ECLI:NL:RBAMS:2015:9922

Rechtbank Amsterdam

Datum uitspraak
6 oktober 2015
Publicatiedatum
2 maart 2016
Zaaknummer
CV EXPL 15-4239
Instantie
Rechtbank Amsterdam
Type
Uitspraak
Rechtsgebied
Civiel recht
Procedures
  • Eerste aanleg - enkelvoudig
Rechters
  • F.J. Verhoeven-van de Poel
Vindplaatsen
  • Rechtspraak.nl
AI samenvatting door LexboostAutomatisch gegenereerd

Vordering tot schadevergoeding wegens het zonder betaling verlaten van een parkeergarage en toetsing van boetebedingen aan de Richtlijn 93/13/EEG

In deze zaak vordert Q-Park Beheer B.V. schadevergoeding van de gedaagde, die zonder betaling de parkeergarage heeft verlaten. De gedaagde heeft tussen 14 december 2014 en 18 januari 2015 acht keer de parkeergarage verlaten zonder te betalen, door vlak achter zijn voorganger de slagboom te passeren. Q-Park stelt dat de gedaagde hierdoor in verzuim is met de betaling van het parkeergeld, dat voorafgaand aan het verlaten van de garage dient te worden voldaan. Q-Park vordert een totaalbedrag van € 1.668,00 aan hoofdsom, buitengerechtelijke incassokosten en wettelijke rente.

De gedaagde betwist de vordering en stelt dat er geen overeenkomst tot stand is gekomen, omdat Q-Park zijn verzoek om een abonnement heeft afgewezen.

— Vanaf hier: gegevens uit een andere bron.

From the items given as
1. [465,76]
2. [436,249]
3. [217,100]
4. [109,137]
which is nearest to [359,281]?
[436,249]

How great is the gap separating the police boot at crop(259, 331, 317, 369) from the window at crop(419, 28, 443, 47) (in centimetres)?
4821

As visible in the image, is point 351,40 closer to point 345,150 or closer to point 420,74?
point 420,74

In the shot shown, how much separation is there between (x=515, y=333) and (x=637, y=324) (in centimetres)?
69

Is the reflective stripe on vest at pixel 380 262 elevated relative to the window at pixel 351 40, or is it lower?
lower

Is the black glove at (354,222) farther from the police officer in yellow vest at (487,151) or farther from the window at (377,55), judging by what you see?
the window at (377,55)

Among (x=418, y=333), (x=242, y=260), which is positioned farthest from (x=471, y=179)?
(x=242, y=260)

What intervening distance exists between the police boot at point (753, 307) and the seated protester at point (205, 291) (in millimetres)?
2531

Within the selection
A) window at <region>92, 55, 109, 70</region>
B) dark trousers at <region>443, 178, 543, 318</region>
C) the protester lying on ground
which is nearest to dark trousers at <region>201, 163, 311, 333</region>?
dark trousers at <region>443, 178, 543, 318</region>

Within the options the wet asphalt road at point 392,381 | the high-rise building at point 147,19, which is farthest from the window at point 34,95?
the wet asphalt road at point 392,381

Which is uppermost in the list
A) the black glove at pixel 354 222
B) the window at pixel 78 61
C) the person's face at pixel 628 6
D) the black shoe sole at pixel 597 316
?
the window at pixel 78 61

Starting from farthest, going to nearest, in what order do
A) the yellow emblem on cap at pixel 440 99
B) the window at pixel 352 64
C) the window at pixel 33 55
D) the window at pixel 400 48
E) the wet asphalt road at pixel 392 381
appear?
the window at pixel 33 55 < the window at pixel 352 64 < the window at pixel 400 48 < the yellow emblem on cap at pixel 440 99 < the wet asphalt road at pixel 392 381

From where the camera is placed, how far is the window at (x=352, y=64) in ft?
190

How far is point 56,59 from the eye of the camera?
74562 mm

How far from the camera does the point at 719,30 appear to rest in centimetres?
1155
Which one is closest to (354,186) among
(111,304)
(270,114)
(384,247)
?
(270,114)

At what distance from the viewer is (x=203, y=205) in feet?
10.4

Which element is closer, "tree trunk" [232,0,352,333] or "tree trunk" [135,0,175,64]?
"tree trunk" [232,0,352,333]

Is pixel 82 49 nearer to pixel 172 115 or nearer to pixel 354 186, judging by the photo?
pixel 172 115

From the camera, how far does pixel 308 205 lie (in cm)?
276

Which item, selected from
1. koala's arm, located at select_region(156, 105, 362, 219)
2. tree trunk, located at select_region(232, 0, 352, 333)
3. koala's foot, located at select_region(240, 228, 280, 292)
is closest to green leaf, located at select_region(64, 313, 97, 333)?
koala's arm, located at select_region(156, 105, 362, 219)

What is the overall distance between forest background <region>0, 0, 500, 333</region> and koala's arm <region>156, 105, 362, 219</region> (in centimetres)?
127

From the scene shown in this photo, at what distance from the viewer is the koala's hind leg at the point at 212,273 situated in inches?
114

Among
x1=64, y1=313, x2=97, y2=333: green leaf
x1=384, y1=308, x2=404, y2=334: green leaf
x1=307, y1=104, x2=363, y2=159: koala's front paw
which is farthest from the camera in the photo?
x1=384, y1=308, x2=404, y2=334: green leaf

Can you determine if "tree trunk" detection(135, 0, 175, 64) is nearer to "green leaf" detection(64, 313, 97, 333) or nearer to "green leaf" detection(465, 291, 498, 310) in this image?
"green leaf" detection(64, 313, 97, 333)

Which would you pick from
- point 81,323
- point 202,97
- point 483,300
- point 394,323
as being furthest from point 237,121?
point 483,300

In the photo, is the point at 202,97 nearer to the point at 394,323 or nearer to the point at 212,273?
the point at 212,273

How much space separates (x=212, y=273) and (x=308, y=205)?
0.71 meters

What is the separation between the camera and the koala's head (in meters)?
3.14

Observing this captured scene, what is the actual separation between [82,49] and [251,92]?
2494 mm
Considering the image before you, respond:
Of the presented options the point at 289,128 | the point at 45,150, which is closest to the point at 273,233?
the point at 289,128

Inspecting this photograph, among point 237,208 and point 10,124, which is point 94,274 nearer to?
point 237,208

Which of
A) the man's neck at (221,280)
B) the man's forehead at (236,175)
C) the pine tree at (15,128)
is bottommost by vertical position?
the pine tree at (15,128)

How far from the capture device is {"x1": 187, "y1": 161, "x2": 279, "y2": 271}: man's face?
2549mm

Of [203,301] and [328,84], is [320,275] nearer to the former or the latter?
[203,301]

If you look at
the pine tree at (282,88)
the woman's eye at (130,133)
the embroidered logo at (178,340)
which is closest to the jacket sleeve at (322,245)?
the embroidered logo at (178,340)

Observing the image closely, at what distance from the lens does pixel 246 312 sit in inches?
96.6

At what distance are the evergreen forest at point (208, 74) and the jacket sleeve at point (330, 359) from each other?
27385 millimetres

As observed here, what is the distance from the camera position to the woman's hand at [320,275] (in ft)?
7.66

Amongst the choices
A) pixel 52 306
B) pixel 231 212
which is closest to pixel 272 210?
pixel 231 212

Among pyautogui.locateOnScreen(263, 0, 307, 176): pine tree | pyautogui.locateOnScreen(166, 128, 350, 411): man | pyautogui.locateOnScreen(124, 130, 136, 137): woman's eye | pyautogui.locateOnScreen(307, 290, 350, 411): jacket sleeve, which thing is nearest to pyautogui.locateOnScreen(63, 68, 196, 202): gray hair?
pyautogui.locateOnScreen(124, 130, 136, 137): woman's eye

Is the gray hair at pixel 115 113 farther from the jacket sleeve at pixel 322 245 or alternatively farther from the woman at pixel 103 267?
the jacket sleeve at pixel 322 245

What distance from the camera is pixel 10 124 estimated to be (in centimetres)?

Hij voelt zich benadeeld door deze afwijzing en betwist dat hij zonder te betalen de garage heeft verlaten. De kantonrechter oordeelt dat de gedaagde onvoldoende heeft aangetoond dat hij de garage niet acht keer zonder betaling heeft verlaten. De kantonrechter stelt vast dat er een overeenkomst tot stand is gekomen en dat de algemene voorwaarden van Q-Park van toepassing zijn.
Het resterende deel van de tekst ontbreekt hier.